Lo que revela el comunicado
El documento deja señales claras que no pueden ignorarse:
- Se habla de “consenso” sin mencionar mecanismos de participación de la base
- Se prioriza la “continuidad de la estructura” por encima de la competencia democrática
- Se justifica la decisión en evitar conflictos internos, pero no en fortalecer la legitimidad
- Se plantea indirectamente la necesidad de “control” sobre aspiraciones individuales
Estos elementos no apuntan a una organización que busca crecer. Apuntan a una estructura que busca administrarse desde arriba.
El desplazamiento del ala política
El efecto más grave de esta decisión es el desplazamiento del ala política del PRM en SDE.
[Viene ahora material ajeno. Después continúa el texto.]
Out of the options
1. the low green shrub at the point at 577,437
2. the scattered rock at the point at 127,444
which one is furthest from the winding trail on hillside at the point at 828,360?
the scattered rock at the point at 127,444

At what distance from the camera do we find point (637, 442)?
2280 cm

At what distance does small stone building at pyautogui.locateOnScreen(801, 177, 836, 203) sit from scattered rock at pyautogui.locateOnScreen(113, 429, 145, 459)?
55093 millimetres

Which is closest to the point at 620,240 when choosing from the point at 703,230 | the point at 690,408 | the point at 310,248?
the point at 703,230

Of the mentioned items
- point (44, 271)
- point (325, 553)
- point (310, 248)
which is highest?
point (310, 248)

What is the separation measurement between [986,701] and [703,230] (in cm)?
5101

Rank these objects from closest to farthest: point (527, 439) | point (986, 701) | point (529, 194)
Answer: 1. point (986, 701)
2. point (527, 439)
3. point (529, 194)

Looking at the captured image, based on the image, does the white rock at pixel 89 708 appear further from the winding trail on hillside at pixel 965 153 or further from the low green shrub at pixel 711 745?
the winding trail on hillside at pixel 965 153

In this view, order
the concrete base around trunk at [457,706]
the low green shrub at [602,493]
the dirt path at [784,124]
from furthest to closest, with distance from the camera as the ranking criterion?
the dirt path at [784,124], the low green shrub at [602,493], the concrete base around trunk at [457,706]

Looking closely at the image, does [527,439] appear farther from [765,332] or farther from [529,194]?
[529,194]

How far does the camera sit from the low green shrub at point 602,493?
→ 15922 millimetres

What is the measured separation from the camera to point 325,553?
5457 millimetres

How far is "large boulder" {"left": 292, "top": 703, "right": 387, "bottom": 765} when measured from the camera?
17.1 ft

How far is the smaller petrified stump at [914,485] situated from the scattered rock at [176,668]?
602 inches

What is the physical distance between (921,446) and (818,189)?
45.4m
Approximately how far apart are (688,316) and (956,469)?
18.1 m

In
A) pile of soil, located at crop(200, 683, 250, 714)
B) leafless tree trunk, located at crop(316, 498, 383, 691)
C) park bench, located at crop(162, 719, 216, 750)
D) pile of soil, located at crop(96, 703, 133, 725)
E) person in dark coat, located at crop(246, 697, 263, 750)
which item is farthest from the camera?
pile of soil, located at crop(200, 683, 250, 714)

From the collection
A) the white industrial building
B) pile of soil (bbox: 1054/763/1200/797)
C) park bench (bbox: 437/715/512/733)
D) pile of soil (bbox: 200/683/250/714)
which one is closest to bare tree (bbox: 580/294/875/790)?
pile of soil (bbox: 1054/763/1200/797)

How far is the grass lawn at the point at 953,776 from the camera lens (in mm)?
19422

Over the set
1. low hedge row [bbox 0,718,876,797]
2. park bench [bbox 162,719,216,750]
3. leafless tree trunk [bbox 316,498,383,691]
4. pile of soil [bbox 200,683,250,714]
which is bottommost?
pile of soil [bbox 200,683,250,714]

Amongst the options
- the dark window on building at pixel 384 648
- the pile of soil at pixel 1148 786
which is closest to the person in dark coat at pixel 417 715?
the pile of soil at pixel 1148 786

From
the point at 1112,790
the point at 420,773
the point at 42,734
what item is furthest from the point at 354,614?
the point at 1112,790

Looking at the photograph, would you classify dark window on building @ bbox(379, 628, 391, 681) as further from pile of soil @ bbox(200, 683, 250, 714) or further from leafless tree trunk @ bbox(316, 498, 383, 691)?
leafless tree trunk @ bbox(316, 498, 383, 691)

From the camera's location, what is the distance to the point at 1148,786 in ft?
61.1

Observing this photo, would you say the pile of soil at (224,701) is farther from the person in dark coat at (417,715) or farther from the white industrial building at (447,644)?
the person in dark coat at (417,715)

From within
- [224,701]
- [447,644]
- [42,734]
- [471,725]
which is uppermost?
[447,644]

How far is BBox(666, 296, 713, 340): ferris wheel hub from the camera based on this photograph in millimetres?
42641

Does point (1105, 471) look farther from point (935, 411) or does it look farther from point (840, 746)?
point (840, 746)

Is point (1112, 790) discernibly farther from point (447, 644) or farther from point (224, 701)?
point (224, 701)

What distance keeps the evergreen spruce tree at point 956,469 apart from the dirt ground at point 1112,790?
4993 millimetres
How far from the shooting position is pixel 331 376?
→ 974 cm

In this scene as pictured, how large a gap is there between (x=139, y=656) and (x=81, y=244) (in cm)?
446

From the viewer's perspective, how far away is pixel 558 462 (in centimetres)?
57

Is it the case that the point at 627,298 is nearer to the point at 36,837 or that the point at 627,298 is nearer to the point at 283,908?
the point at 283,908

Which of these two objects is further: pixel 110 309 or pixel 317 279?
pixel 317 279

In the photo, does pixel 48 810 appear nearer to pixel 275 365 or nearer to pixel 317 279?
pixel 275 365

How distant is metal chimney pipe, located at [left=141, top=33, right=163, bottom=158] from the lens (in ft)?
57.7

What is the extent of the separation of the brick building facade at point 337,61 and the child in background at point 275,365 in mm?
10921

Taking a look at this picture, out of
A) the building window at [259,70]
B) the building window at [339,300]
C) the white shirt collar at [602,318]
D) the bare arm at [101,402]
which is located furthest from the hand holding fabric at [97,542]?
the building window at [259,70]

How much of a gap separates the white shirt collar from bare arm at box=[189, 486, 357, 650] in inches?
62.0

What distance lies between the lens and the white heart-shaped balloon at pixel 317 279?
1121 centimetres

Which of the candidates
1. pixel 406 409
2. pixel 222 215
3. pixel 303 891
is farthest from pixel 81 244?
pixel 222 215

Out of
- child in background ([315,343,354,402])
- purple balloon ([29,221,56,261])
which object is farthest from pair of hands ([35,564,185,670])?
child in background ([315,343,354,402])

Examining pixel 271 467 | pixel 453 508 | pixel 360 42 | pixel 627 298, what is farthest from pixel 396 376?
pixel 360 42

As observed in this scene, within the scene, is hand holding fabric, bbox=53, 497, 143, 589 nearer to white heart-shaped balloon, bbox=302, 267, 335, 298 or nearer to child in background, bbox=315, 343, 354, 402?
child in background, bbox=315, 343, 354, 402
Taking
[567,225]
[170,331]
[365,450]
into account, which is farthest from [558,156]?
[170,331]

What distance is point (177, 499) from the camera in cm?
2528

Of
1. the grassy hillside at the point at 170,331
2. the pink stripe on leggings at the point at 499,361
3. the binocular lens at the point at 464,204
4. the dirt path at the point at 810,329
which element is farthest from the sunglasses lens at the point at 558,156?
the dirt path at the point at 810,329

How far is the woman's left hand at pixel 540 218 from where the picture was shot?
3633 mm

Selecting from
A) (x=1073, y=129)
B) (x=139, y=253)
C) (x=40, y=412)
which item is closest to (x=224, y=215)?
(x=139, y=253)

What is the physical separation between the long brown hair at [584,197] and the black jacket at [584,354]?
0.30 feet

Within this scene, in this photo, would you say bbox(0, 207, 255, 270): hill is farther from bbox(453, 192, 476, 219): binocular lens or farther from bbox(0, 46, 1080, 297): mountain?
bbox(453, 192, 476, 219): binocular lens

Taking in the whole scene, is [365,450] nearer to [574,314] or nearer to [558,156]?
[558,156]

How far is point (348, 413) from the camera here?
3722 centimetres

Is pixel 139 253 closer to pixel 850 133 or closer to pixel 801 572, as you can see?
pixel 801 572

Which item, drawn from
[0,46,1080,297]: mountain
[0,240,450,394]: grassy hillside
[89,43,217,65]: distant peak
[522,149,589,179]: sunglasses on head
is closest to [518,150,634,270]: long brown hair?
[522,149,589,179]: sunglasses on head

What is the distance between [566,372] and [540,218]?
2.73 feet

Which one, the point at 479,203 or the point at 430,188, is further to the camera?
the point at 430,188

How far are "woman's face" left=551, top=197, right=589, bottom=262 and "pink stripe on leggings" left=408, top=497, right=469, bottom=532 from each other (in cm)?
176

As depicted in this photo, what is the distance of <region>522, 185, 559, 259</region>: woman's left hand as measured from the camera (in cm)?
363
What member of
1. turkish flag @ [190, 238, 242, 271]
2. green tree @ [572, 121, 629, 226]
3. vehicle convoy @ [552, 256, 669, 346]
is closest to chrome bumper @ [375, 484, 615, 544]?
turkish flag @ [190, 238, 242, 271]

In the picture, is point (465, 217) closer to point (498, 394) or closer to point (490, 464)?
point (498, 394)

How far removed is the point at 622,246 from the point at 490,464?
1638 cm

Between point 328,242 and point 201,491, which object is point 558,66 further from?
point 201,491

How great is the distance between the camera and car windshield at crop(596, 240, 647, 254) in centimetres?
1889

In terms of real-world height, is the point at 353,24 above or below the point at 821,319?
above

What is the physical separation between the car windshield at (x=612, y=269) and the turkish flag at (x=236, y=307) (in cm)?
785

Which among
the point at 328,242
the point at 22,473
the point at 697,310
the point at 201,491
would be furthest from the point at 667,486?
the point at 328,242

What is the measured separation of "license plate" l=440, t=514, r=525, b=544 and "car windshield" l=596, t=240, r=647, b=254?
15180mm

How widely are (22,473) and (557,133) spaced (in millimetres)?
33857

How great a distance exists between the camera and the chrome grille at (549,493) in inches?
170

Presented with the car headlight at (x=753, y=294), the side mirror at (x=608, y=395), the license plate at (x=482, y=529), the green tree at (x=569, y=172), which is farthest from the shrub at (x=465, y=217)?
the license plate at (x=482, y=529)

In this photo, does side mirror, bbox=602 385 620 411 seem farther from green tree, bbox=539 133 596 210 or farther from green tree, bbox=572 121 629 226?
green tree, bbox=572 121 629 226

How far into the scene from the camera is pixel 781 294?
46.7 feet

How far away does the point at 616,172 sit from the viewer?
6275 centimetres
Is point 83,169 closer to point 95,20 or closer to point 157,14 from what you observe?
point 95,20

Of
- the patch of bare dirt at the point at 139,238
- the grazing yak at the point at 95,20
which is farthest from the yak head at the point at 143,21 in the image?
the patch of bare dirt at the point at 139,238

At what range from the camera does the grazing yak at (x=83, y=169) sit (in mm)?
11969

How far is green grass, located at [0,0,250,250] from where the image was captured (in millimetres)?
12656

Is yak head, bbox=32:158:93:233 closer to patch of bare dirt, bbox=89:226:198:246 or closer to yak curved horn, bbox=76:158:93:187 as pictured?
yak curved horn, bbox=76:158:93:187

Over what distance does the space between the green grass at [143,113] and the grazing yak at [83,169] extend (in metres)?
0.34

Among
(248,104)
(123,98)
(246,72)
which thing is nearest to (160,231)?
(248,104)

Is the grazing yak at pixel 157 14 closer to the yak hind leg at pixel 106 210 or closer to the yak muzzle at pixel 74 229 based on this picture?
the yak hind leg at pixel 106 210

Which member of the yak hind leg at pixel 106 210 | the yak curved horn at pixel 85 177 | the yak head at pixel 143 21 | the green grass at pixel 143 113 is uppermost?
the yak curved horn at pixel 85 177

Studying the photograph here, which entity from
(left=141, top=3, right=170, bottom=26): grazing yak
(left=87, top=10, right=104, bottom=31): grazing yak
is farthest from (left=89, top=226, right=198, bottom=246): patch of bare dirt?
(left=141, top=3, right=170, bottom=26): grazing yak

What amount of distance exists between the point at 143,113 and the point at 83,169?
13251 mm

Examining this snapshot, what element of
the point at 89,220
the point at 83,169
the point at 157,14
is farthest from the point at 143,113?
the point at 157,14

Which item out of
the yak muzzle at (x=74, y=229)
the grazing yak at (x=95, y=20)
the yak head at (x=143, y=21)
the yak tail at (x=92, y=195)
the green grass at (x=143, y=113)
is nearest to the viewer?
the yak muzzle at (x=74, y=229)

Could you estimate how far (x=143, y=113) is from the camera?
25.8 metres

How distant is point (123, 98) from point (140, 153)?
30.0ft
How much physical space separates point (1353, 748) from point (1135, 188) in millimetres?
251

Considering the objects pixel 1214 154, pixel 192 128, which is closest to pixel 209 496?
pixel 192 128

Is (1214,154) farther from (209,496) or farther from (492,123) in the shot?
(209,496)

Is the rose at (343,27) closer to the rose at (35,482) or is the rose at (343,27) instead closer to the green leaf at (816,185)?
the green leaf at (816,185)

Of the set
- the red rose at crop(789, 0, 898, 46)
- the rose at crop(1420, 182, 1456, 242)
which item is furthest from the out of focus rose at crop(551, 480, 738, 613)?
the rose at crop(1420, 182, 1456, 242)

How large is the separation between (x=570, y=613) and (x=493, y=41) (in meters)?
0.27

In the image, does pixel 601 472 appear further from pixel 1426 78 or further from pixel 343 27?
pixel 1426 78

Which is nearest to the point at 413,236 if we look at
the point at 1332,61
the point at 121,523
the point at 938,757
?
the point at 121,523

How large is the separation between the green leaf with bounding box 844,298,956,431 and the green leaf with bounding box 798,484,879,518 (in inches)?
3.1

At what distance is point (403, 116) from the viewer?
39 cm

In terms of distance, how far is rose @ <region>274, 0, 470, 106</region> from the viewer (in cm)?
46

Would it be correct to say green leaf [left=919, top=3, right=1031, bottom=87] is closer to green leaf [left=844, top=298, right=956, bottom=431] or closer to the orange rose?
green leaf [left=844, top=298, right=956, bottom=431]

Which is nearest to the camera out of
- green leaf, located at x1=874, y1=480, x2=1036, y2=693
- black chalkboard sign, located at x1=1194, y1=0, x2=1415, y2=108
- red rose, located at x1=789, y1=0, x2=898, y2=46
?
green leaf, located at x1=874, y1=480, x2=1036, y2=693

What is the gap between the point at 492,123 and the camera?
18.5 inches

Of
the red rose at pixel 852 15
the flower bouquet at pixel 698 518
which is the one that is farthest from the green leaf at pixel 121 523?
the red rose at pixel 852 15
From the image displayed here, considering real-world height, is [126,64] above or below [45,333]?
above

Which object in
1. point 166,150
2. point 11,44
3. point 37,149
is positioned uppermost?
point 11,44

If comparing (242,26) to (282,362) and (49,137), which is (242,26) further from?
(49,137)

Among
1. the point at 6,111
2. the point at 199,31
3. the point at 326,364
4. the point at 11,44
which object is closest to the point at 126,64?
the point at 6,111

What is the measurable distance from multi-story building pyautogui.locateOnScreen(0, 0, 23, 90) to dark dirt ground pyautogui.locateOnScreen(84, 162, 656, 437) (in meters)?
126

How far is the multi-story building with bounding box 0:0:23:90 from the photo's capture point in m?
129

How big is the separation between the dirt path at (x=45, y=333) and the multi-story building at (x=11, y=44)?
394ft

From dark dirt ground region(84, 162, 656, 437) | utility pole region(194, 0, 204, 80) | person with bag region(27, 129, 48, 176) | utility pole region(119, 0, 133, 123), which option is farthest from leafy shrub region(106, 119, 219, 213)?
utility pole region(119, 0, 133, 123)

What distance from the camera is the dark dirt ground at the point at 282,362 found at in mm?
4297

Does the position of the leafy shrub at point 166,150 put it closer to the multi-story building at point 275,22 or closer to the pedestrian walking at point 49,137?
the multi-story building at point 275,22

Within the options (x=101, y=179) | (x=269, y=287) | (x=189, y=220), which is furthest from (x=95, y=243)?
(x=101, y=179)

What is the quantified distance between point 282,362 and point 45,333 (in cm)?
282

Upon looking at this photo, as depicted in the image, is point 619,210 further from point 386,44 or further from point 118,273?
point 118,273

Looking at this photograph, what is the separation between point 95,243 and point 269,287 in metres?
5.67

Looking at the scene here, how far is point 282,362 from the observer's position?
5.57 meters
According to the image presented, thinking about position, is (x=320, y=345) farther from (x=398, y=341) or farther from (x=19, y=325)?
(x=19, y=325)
La estructura territorial —la que hace el trabajo diario, la que moviliza, la que conecta con la gente— queda relegada a un segundo plano. No decide. No incide. No define.
Y eso no es casual.
Cuando se limita la participación interna, lo que se está haciendo es reducir el poder de quienes construyen el partido desde abajo, para dar paso a decisiones que responden a otros intereses.
¿A quién responde el modelo que se está imponiendo?
Aquí es donde el análisis se vuelve más incómodo, pero también más necesario.
Un liderazgo débil no surge por accidente. Se construye cuando lo que se necesita no es dirección política, sino administración de intereses.
Y en este caso, todo apunta a que el objetivo es garantizar que quien resulte al frente del PRM en Santo Domingo Este:
- No confronte
- No cuestione
- No altere el equilibrio existente
👉 Y ese equilibrio no necesariamente responde al partido.
Responde a sectores con capacidad económica y de influencia que, en la práctica, han terminado condicionando decisiones clave dentro de la organización.
Un partido que se aleja de sí mismo
El resultado de este tipo de decisiones es predecible:
- Se debilita la identidad política
- Se desmotiva la base
- Se fragmenta la estructura
- Se pierde legitimidad interna
Y lo más grave: el partido comienza a alejarse de su propia esencia.
Porque un partido que no permite que su base elija, que no promueve liderazgos fuertes y que prioriza el control sobre la representación, deja de ser un instrumento político y pasa a ser una plataforma administrada
Lo que está ocurriendo en el PRM de SDE no es un simple reordenamiento interno. Es una señal clara de hacia dónde se está moviendo el partido.
- Menos política
- Más control
- Menos base
- Más intereses
Y cuando un partido toma ese camino, el problema no es quién lo dirige.
👉 El problema es que deja de representar a quienes lo construyeron.